Work instructions
Quote each line of the listing below word for word, leaving the pictures out of your answer.

Dataset excerpts
----

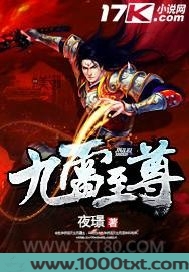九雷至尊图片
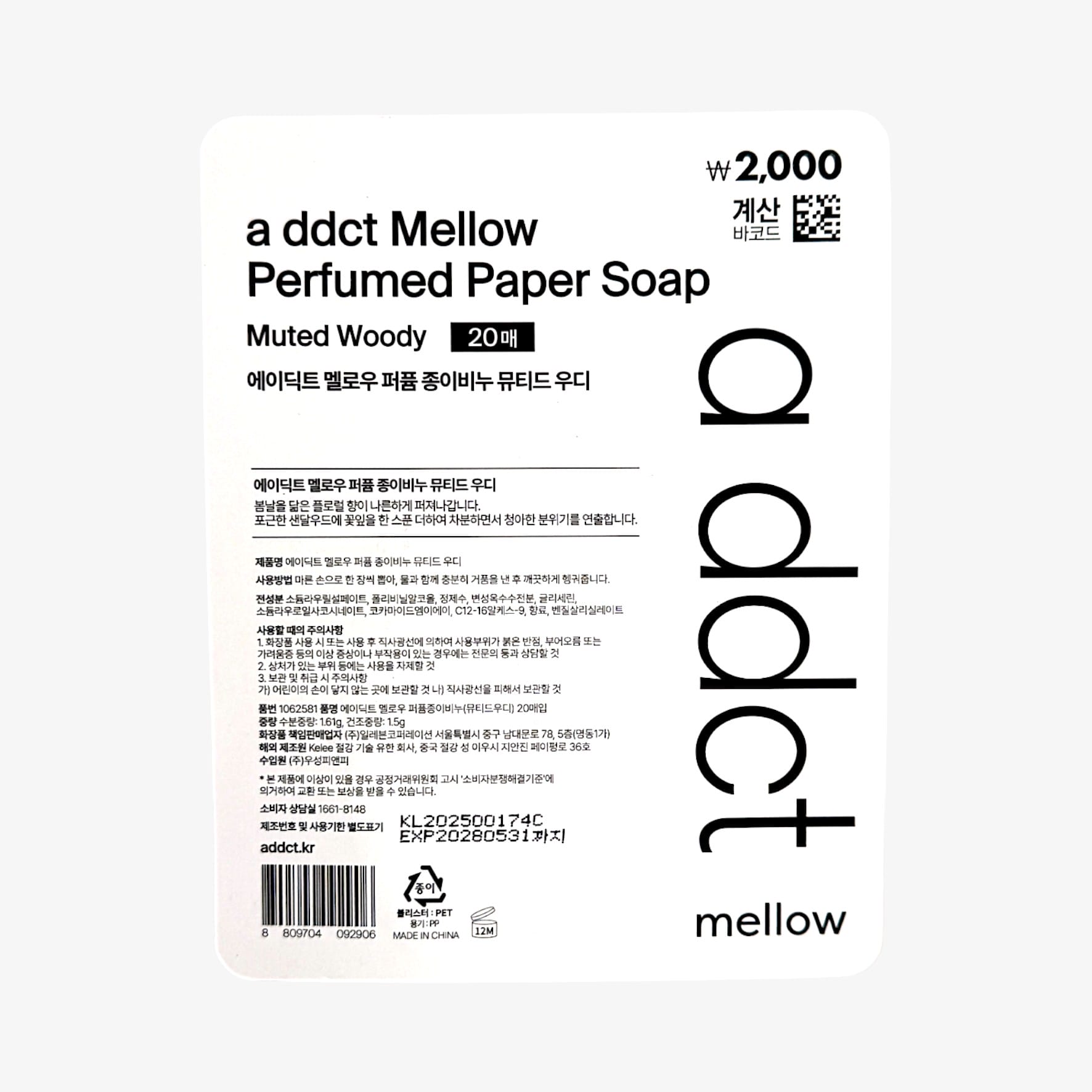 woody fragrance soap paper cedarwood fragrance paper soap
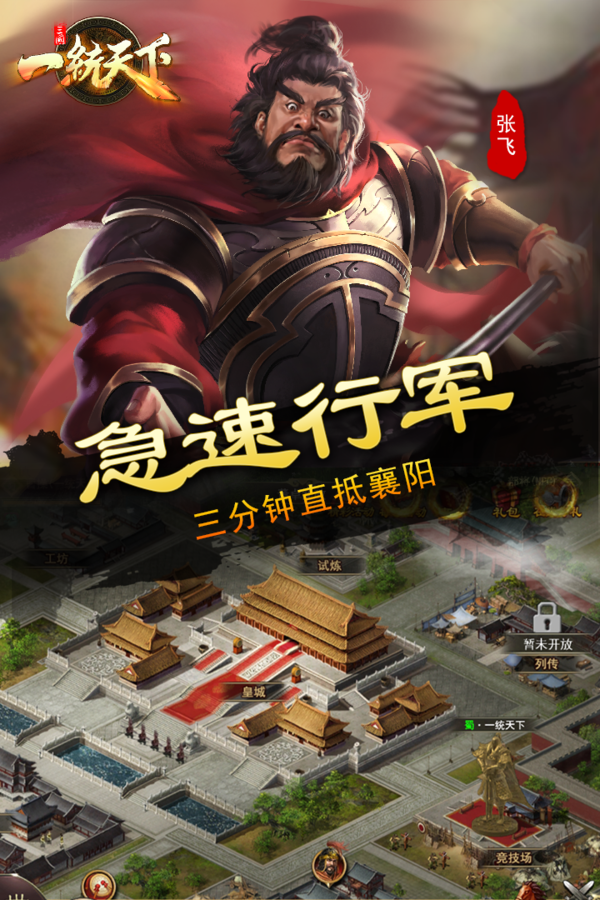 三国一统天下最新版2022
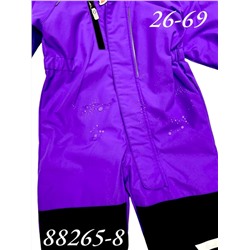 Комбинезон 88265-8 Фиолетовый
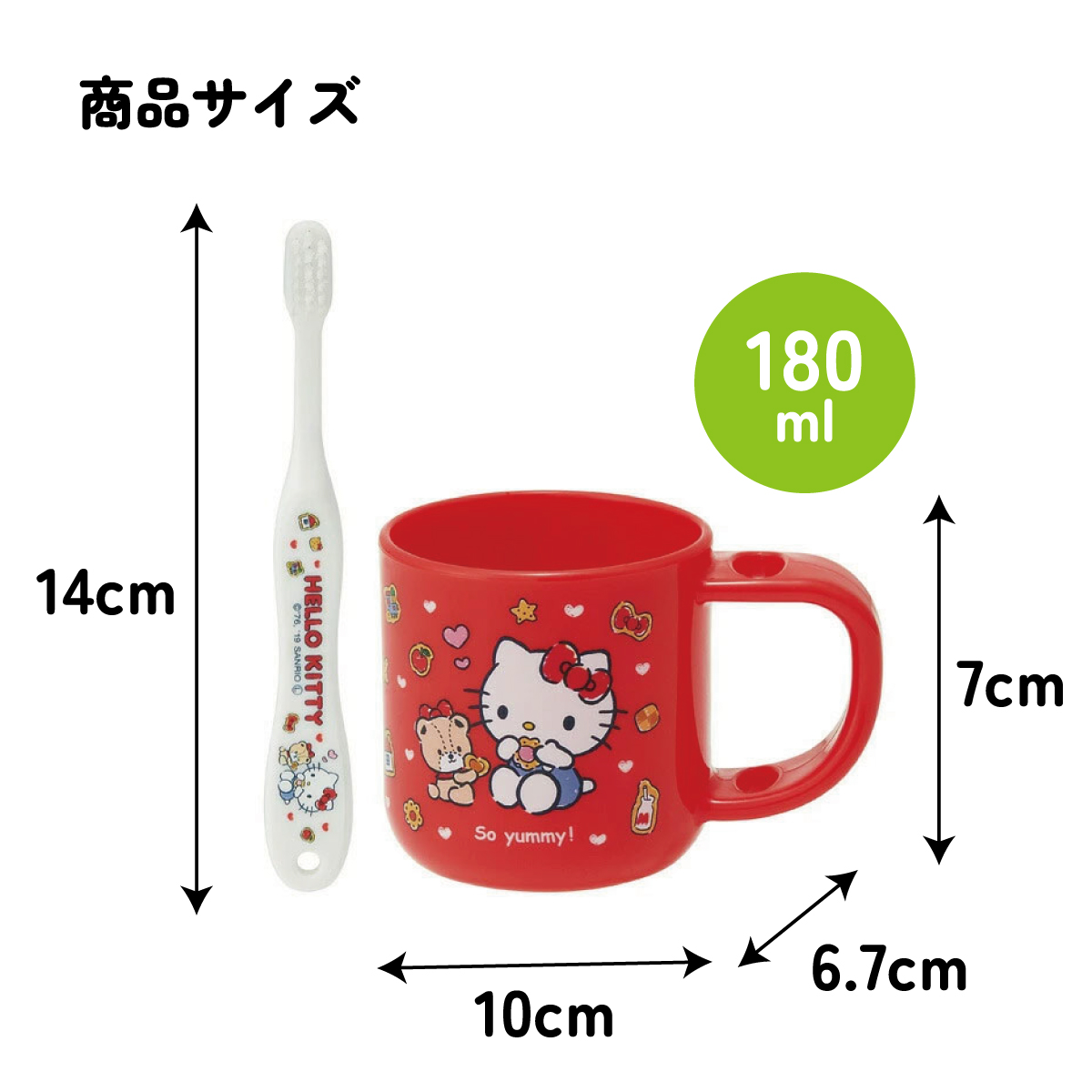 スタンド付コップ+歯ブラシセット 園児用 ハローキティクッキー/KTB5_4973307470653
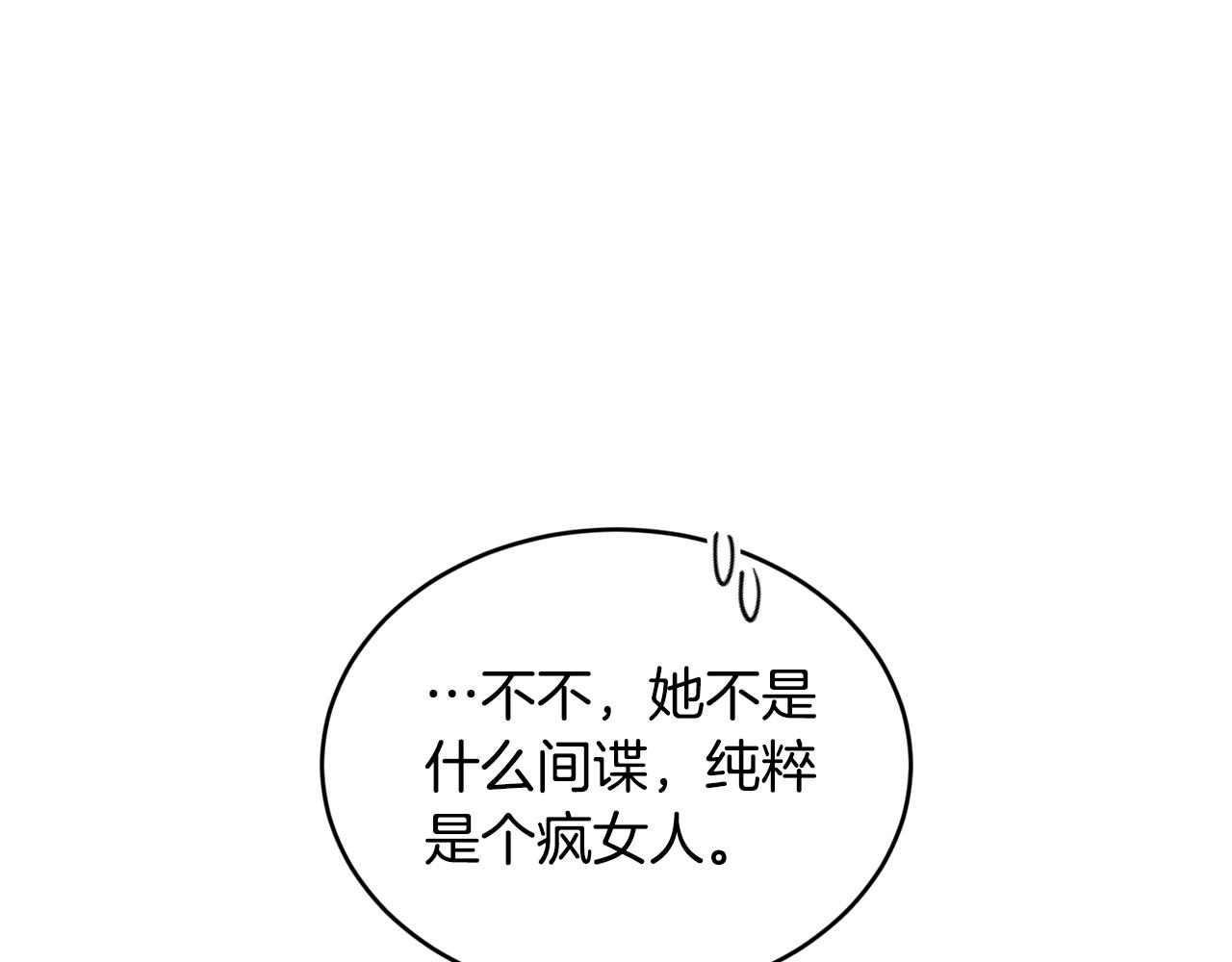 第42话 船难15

----

Written solution
九雷至尊图片
 woody fragrance soap paper cedarwood fragrance paper soap
 三国一统天下最新版2022
 Комбинезон 88265-8 Фиолетовый
 スタンド付コップ+歯ブラシセット 園児用 ハローキティクッキー/KTB5_4973307470653
 第42话 船难15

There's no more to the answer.